• **HOW TO COMPLETE THIS TASK**
Starting with the line that contains "site SER_S13_P13.", set down each line through the end of the entries below, exactly and with nothing added.

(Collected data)
□ □ □ □ □

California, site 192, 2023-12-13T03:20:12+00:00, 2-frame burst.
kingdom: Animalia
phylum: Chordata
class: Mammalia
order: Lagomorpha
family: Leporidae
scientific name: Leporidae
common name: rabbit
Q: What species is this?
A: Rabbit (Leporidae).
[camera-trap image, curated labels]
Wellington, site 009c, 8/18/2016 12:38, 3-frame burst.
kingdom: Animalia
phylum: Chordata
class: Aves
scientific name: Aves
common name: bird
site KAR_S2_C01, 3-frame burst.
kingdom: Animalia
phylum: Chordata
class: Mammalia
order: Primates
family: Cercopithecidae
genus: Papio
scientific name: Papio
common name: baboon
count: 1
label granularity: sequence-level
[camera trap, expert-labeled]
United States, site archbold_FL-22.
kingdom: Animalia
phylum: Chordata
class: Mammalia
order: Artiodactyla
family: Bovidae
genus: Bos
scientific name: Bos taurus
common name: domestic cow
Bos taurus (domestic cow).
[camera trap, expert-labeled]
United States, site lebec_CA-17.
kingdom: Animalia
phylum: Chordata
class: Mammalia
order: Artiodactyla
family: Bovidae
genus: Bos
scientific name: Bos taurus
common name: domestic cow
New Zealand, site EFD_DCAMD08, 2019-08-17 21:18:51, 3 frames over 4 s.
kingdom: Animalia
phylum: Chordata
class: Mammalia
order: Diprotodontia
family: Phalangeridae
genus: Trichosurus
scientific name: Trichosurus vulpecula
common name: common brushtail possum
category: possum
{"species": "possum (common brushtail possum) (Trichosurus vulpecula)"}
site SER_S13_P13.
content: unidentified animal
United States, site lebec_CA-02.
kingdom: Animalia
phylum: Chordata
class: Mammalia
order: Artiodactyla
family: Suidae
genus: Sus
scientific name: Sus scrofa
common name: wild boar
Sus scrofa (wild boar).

□ □ □ □ □

• **SOLVED PROBLEM**
site SER_S13_P13.
content: unidentified animal
United States, site lebec_CA-02.
kingdom: Animalia
phylum: Chordata
class: Mammalia
order: Artiodactyla
family: Suidae
genus: Sus
scientific name: Sus scrofa
common name: wild boar
Sus scrofa (wild boar).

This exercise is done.